Precision Modeling With Digital Twins Means Faster Production and Lower Costs
Building precise and accurate models is difficult and labor-intensive with current tools. JuliaSim’s unified modeling frameworks for integrating machine learning with traditional simulation in order to overcome the challenge of building predictive models. Pre-start the modeling process with our built-in libraries, use machine learning to automatically discover higher order physics, swiftly calibrate the digital twin to real-world data, use neural surrogates to accelerate the simulation, and generate highly accurate nonlinear controls for deploying on embeded devices.

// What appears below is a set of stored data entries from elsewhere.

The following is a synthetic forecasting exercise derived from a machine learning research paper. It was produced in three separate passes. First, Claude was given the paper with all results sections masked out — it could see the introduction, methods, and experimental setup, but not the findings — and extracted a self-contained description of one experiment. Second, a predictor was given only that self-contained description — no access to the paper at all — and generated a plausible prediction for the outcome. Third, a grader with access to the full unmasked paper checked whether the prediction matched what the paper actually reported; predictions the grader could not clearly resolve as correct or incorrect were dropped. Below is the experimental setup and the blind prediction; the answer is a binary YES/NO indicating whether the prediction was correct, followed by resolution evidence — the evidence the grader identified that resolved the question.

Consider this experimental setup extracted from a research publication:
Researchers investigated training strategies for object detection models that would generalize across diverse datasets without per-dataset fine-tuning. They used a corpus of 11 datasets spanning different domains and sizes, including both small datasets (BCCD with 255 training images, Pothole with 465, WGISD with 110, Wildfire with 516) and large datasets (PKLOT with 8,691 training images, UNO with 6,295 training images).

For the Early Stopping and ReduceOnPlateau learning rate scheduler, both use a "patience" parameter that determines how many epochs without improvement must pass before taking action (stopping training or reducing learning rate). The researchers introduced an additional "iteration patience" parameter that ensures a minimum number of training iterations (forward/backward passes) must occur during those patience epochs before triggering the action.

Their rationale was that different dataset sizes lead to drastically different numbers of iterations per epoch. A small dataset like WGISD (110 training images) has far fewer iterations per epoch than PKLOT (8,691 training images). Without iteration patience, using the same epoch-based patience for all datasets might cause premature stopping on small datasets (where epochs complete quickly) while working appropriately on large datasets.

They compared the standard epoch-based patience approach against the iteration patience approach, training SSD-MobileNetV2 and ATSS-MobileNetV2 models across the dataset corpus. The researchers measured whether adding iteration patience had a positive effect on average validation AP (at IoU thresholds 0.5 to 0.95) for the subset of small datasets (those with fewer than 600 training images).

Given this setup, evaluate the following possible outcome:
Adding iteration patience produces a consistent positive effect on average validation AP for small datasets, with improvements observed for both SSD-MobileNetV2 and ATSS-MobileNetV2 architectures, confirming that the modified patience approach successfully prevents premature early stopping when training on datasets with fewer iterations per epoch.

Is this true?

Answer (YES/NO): YES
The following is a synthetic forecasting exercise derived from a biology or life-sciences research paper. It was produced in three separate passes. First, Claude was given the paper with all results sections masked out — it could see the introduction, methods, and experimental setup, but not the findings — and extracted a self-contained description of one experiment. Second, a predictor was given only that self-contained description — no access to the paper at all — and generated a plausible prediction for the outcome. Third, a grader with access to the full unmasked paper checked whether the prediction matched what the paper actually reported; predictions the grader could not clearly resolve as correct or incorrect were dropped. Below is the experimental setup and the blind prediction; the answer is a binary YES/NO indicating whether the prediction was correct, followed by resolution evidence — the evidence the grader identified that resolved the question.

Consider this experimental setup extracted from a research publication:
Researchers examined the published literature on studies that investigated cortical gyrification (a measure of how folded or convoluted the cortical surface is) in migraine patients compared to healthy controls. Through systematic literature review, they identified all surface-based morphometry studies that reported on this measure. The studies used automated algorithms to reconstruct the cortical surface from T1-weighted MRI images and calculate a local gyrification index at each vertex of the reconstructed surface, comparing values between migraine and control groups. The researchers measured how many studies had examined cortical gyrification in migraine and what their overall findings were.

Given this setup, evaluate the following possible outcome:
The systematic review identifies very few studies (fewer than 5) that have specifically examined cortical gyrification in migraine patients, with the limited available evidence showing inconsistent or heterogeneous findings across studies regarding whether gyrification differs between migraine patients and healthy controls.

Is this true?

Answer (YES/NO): YES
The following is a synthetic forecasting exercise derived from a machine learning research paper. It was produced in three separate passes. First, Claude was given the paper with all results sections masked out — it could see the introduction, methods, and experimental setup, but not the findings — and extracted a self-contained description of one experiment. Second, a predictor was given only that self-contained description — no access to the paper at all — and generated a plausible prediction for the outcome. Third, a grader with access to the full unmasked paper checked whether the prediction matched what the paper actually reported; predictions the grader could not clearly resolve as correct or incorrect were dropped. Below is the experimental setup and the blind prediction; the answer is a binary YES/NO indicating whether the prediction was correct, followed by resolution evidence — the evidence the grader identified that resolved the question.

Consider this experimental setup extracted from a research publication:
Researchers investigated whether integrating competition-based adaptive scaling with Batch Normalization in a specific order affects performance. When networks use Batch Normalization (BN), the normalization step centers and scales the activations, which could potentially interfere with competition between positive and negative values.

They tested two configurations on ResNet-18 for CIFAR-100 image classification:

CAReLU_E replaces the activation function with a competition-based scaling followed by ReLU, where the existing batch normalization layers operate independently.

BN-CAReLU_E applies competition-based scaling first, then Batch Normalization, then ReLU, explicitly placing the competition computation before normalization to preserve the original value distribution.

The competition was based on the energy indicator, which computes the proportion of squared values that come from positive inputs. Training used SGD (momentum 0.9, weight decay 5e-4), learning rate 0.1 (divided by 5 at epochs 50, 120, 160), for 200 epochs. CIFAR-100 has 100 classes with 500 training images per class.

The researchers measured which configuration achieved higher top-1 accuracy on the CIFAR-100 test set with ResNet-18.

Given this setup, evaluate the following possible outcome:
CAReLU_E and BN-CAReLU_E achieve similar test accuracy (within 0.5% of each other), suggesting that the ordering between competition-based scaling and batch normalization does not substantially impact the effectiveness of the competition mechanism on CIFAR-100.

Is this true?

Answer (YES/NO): YES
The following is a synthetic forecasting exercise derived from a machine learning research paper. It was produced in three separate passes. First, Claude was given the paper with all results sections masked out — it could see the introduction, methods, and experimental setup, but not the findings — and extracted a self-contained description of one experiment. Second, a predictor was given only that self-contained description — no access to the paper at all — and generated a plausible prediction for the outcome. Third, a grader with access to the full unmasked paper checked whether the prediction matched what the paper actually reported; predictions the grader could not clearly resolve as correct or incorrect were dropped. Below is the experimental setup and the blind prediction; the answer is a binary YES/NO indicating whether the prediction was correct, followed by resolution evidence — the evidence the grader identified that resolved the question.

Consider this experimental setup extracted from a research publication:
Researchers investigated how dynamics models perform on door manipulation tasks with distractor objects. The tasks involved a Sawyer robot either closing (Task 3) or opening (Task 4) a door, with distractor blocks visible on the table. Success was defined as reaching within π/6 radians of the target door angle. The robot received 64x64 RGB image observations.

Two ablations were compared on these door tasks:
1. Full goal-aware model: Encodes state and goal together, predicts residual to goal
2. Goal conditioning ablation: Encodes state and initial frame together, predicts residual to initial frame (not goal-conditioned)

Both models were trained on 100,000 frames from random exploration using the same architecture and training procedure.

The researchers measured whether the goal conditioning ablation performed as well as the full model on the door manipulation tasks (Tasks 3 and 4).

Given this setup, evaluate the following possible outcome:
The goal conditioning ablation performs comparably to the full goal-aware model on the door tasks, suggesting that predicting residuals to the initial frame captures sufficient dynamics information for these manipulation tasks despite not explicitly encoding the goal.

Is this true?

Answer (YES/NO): YES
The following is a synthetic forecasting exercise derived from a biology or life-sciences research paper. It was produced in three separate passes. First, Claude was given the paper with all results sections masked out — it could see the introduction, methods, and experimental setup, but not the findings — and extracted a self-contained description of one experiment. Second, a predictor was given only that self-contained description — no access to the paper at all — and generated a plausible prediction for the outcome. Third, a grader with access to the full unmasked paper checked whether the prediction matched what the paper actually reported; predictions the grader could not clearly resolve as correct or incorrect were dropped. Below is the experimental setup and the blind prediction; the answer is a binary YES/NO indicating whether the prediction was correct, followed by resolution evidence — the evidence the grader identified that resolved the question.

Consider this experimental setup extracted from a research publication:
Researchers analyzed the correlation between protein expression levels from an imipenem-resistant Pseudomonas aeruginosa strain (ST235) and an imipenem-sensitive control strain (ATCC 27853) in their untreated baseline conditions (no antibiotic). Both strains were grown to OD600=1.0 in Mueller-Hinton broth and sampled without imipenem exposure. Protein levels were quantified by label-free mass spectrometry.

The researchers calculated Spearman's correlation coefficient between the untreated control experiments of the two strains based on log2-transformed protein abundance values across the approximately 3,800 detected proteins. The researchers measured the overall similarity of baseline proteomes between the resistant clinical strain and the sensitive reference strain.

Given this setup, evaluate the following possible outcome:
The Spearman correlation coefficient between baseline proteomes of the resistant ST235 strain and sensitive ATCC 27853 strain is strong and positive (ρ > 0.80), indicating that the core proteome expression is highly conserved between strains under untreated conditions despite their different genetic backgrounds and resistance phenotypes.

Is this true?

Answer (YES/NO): YES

Integrate with Existing Tools
Engineers can use their models from existing tools. JuliaSim is compatible with the industry standard interface used across virtually all modeling tools - the Functional Mock-up Interface. Generate a Functional Mock-up Unit (FMU) from your existing modeling tools (such as Simulink or Dymola), import that FMU into JuliaSim, train an accelerated surrogate model, export a new FMU and import that into your FMI-compliant tools. Teams not using FMUs can use function registration to embed calls to Julia, R, and Python models from within model blocks.
Build Models Faster
JuliaSim is built on the ModelingToolkit acausal modeling platform. [This system allows for building complex models with orders of magnitude less code and with more code reuse than causal modeling platforms](link to acausal vs causal video). Further increase this productivity by integrating one of JuliaSim’s pre-made models, which span domains from two-phase flow HVAC simulation to battery packs.
Transform Models to Digital Twins
JuliaSim has all of the tools necessary to integrate data into the predictive modeling process. Nonlinear calibration, integrated automatic differenitation, and optimal design tools allow for fast and accurate parameter tuning. Meanwhile techniques like universal differential equations allow for automating the discovery of missing higher-order physics to extend models in a data-driven way.
Ensure a Robust Deployment
JuliaSim understands that the biggest impediment to deploying nonlinear model-predictive controllers and integrating machine learning models into the field is guarenteeing safety. JuliaSim has tools to tune nonlinear controllers using robust and uncertainty-aware techniques, analyze the uncertainty and errors of neural surrogate models, and quantify the parametric uncertainty of model fits.